Электронная книга - «La lega dei mondi ribelli [Downbelow Station - it]». Краткое содержание книги:

L’impero della Terra si estende attraverso una miriade di mondi, mondi antichi ma anche giovani e freschi e ribelli, disseminati nella sconfinata immensità degli spazi galattici. Un impero richiede forza e controllo: un impero diffuso attraverso gli anni luce è un impero destinato a sfaldarsi sotto la spinta di innumerevoli forze disgregatrici. Le colonie stellari più remote sono ansiose di affrancarsi dal gioco pesante del pianeta madre… che ha creato un’avida compagnia interstellare, la Multiplanetaria del Sole, per privare di ogni ricchezza i mondi dei pionieri.
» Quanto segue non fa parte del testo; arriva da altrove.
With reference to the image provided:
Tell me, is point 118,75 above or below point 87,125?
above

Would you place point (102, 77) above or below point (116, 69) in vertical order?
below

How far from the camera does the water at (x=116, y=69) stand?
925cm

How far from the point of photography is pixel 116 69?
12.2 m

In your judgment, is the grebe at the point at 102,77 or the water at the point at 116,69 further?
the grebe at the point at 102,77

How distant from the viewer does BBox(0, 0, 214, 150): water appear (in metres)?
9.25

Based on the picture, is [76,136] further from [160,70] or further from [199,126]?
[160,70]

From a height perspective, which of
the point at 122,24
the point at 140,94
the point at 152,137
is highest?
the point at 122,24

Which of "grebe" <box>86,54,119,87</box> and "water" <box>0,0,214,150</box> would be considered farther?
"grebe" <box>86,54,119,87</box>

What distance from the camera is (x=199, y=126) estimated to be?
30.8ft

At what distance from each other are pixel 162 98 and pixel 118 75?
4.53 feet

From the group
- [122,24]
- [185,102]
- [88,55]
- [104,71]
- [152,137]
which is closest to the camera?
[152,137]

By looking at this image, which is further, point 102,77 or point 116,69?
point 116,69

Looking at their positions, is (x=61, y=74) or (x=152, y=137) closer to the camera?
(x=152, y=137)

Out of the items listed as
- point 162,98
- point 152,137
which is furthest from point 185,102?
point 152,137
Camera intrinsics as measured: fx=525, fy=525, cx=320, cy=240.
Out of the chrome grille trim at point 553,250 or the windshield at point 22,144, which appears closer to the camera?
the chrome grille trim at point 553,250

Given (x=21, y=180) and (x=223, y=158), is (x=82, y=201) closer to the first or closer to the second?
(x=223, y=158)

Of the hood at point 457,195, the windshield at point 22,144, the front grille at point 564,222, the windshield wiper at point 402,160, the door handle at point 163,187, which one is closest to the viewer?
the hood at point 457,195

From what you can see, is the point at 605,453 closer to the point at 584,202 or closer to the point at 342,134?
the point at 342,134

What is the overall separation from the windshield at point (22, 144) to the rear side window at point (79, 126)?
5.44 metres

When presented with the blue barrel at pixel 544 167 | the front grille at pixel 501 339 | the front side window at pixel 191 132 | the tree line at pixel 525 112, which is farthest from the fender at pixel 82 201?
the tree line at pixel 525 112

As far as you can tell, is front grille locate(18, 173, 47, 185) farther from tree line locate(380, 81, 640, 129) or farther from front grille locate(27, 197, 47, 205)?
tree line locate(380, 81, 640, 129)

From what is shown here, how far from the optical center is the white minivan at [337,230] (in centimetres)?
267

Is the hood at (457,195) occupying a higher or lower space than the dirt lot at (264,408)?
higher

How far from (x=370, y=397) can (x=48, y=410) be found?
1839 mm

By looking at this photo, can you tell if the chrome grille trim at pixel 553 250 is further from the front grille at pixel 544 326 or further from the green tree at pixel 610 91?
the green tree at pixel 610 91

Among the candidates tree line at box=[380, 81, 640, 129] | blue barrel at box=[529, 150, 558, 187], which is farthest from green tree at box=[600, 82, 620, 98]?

Ma la Lega delle Grandi Stelle decide di opporsi a queste spinte contraddittorie... e il nodo cruciale della situazione diventa una titanica stazione siderale situata nel sistema nel Sole di Pell, una colossale base cosmica nota nella Galassia umana come “la Porta dell’Infinito”. E in questa complessa partita a scacchi tra la Terra e la Confederazione dei Grandi Abissi, s’inserisce il fattore vitale della Lega dei Mondi Ribelli… uno scontro tra forze contrastanti ciascuna delle quali può muovere le stelle e i soli della Galassia, forze tra le quali nessuna sembra avere la possibilità di vincere realmente la battaglia… Un gigantesco, splendido affresco galattico, uno dei grandi cicli della fantascienza moderna: tutto questo, e molto di più, è La Lega dei Mondi Ribelli.

Vincitore del premio Hugo per il miglior romanzo in 1982.
Nominato per il premio Locus in 1982.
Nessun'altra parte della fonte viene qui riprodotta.